My brother will lead the Passover service, called a Seder. Among many of the Seder rituals, out of innocence the youngest child present will ask “The Four Questions.” The first Question his 8 year-old son will pose, “Why is this night different from all other nights? On all other nights we eat leavened bread or matzoh but tonight we eat only matzoh. Why?”
During the Seder, his son will learn the answer to the Question. Our ancestors were slaves when God chose Moses to lead their liberation. Moses demanded that the Egyptian pharaoh release our people from bondage. But pharaoh refused, thus one-by-one, God sent 10 plagues down upon the Egyptians. Finally, pharaoh relented and agreed to free the Israelites.

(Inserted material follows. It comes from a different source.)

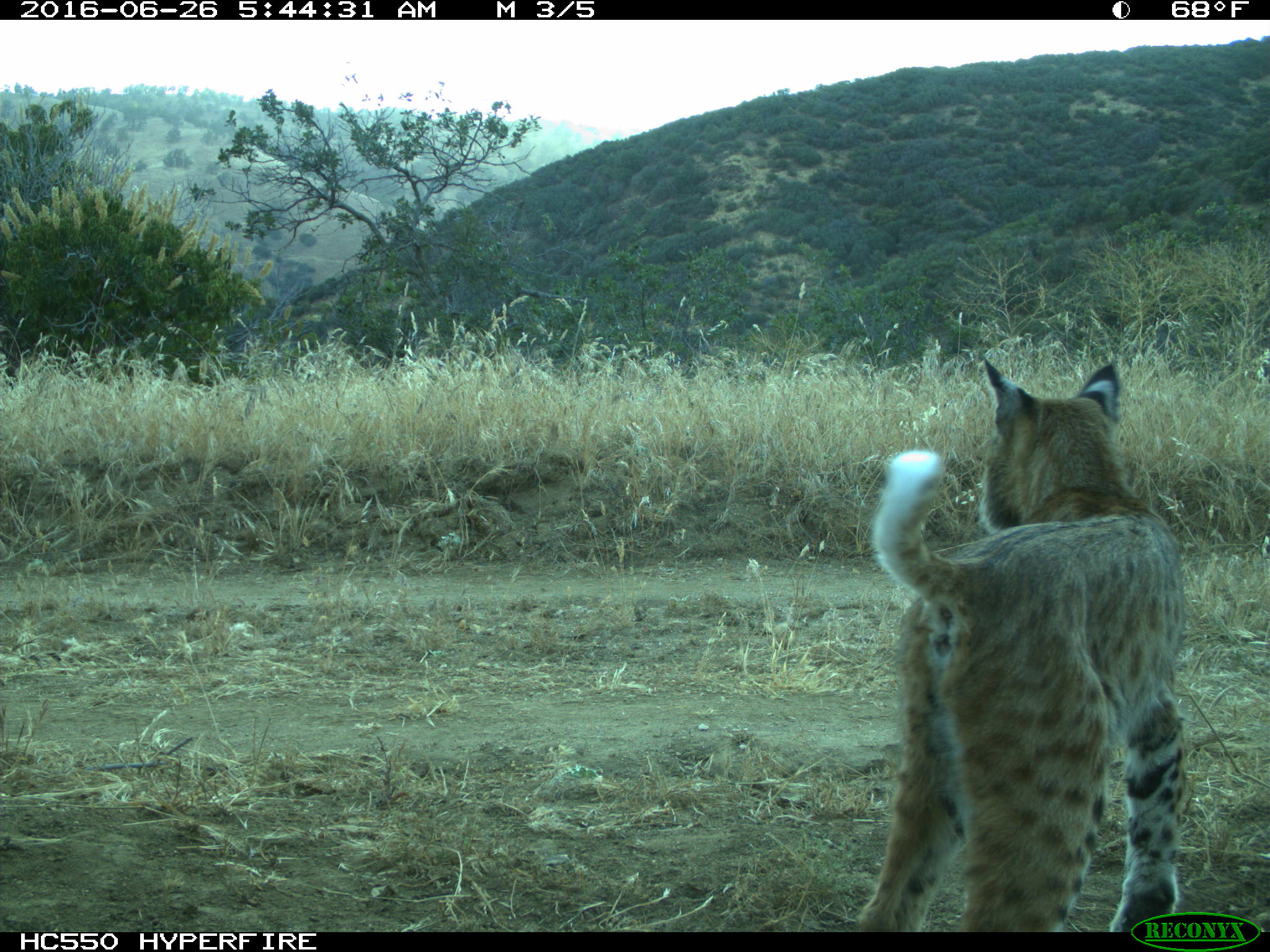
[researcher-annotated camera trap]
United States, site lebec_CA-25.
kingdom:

There had to be sustenance for the journey out of Egypt, but there was no time to wait for bread dough to rise! In the hurry to escape before pharaoh would change his mind, our ancestors baked unleavened cakes of dough. This bread is called matzoh. When yeast is introduced into a mixture of flour and water then left to ferment, over time it will result in leavened dough. Without this leavening, the bread is flat like a cracker. Like matzoh.
To my nephew and all the children at Seders around the world, the first Question is answered, “This night is different because we eat the unleavened bread called matzoh in remembrance of our ancestors’ haste to leave Egypt.”

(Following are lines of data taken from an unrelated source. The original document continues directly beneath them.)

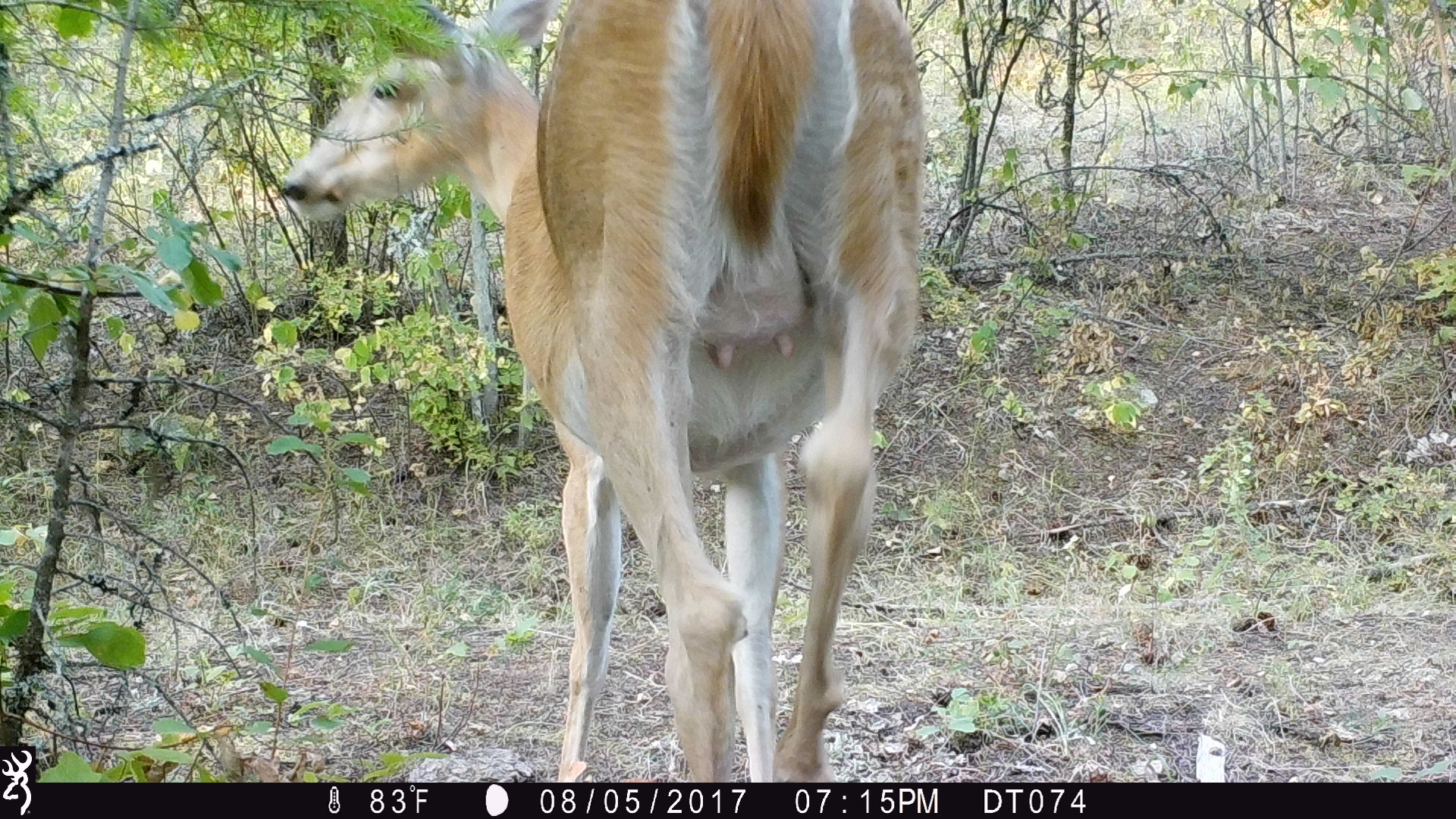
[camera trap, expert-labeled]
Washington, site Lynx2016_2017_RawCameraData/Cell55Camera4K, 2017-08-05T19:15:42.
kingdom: Animalia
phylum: Chordata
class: Mammalia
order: Artiodactyla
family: Cervidae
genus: Odocoileus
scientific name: Odocoileus virginianus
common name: white-tailed deer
Odocoileus virginianus (white-tailed deer). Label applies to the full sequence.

Our family’s matzoh balls are flavored with saffron, that orange-hued spice having a bright metallic flavor. Beyond the intense color, these matzoh balls taste exotic and mysterious. Saffron’s sweet power is unique, conjuring up memories of far away places, perhaps the places of our ancestors?

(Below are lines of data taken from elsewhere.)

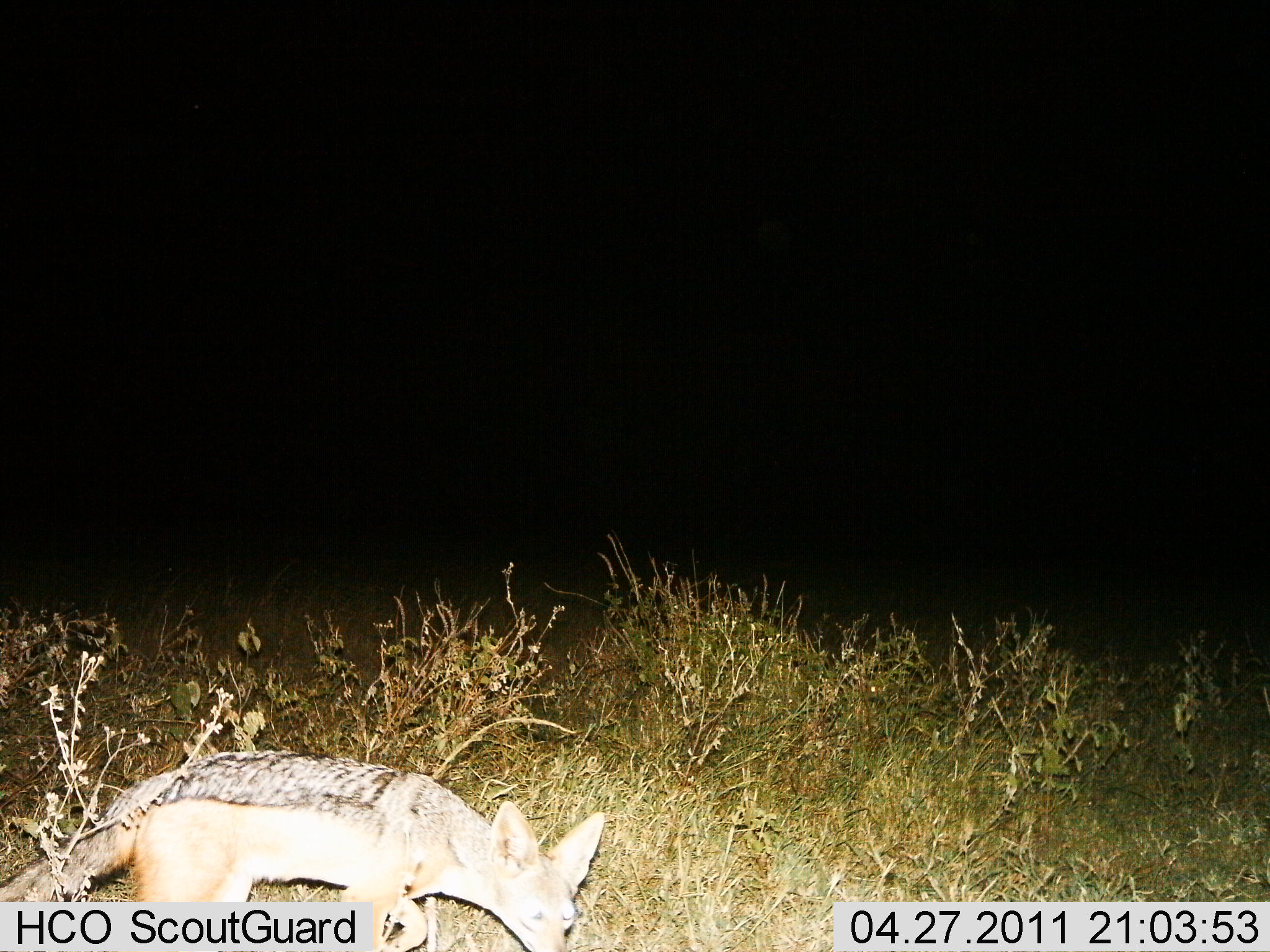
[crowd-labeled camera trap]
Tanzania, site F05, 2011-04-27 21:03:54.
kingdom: Animalia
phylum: Chordata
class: Mammalia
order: Carnivora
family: Canidae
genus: Lupulella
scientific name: Lupulella mesomelas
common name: black-backed jackal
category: jackal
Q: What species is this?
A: Jackal (black-backed jackal) (Lupulella mesomelas).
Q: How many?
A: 1.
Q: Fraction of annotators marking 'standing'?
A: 40%.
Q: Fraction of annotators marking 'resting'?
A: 0%.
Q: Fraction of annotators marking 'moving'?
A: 60%.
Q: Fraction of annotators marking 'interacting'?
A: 0%.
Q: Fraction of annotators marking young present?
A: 0%.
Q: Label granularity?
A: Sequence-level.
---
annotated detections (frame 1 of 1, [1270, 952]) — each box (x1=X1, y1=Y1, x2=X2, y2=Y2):
animal: (x1=1, y1=747, x2=608, y2=952)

Saffron Matzoh Ball Recipe
The Spanish Saffron from Trader Joe’s is fairly priced at $5.99 for 0.02 ounces. Saffron is the most expensive spice in the world. It adds an especially festive note to the holiday meal. The exquisite result worth every cent.
- 0.02 ounces saffron threads
- 2 large eggs
- 2 tablespoons of extra virgin olive oil
- 1 packet matzoh ball mix (2-and-one-half). Available at most large grocery stores in the ethnic section
- Grind saffron threads using a mortar and pestle.
- In a small bowl, whisk eggs with olive oil. Stir in ground saffron.
- Let saffron infuse the egg and oil mixture for about 10 minutes. Stir again.
- Add one packet matzoh ball mix. Mix well with a fork.
- Place matzoh ball mixture in refrigerator for 15 minutes.
- In the meantime bring a large pot of water to a boil.
- Wet hands and roll chilled matzoh ball mixture into eight balls.
- Drop balls into boiling water. Cover. Lower the heat to medium-low (not simmer).
- Cook for 30 minutes, do not lift lid while cooking (no peeking)!
- Remove balls from water with a slotted spoon.
- Serve cooked saffron matzoh balls in your favorite chicken soup.